Stereo Visual Odometry

The Isaac SDK includes Elbrus Visual Odometry, a codelet and library determining the 6 degrees of freedom: 3 for orientation and 3 for location, by constantly analyzing stereo camera information obtained from a video stream of images.

Tracking speed is effectively real-time, at least 30 fps for 640x480 video resolution. Accuracy is based on the KITTI benchmark

  • drift of ~1% in localization
  • error of 0.003 degrees/meter of motion

Elbrus allows robust tracking across different types of motion:

  • indoor
  • outdoor
  • aerial
  • HMD
  • automotive
  • robotics


Elbrus employs industry standard keyframes based the SLAM architecture.

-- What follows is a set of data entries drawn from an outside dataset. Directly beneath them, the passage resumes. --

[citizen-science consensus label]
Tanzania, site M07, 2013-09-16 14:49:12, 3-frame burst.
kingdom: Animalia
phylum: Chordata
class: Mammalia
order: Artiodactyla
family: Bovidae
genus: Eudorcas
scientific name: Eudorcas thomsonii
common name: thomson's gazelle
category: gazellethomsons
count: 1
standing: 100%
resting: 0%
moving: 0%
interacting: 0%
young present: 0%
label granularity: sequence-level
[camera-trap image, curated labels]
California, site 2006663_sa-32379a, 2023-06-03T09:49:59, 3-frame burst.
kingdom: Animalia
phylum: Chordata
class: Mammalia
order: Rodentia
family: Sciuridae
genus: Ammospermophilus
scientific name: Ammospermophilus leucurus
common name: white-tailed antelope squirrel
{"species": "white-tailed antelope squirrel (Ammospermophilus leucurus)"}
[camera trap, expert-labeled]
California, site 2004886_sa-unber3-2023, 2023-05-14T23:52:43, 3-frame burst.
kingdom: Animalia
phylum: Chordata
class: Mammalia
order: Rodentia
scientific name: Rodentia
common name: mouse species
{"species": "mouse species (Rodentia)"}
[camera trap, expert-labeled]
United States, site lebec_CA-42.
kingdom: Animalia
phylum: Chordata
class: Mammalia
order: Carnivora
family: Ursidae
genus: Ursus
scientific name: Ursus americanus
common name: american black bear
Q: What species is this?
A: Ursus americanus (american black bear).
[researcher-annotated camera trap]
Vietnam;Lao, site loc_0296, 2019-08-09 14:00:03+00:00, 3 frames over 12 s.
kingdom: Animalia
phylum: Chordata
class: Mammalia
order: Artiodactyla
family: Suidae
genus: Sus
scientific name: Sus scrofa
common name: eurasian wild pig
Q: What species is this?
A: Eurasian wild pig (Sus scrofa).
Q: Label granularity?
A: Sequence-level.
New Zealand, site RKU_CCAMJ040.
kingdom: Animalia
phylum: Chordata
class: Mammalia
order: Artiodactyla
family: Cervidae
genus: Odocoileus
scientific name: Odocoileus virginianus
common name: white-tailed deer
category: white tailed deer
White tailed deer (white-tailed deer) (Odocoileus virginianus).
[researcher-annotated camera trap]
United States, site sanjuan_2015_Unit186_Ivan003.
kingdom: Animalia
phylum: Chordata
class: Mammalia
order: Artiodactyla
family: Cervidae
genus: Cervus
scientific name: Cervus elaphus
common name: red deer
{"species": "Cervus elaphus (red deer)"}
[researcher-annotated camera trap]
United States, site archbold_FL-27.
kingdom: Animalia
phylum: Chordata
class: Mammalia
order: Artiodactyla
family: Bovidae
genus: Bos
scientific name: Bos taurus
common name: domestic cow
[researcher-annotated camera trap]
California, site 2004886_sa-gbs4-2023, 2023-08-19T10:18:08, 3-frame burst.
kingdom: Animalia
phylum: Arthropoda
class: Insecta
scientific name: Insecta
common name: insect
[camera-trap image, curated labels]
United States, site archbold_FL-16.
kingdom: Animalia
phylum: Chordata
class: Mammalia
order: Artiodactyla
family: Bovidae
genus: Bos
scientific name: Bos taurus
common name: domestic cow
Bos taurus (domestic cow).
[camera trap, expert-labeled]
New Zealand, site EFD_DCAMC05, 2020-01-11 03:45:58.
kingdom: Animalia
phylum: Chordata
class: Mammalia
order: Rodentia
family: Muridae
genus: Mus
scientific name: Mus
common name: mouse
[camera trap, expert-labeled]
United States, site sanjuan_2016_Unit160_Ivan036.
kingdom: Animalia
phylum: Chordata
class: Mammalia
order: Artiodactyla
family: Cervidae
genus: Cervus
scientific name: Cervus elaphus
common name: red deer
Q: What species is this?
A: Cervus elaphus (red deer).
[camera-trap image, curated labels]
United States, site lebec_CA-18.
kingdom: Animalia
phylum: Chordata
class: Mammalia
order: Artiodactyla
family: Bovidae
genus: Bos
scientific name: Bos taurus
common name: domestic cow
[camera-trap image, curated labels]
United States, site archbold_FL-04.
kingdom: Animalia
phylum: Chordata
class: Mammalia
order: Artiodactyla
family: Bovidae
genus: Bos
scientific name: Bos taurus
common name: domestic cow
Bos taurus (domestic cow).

The end-to-end tracking pipeline contains two major components: 2D and 3D.

The 2D component performs detection of well-distributed 2D features (tracks) in the frames that it marks as a keyframes, and then tracks those feature locations in between keyframes using Lucas-Kanade (LK), a multi-pyramid algorithm that transfers found tracks as 2D positions with unique IDs for every track to the 3D component of the solver. In stereo tracking, the 3D component feeds back to LK tracker predictions based on current results of camera 3D tracking and a “velocity constancy” camera motion model. This improves and accelerates LK tracking and helps to purge 2D tracking outliers.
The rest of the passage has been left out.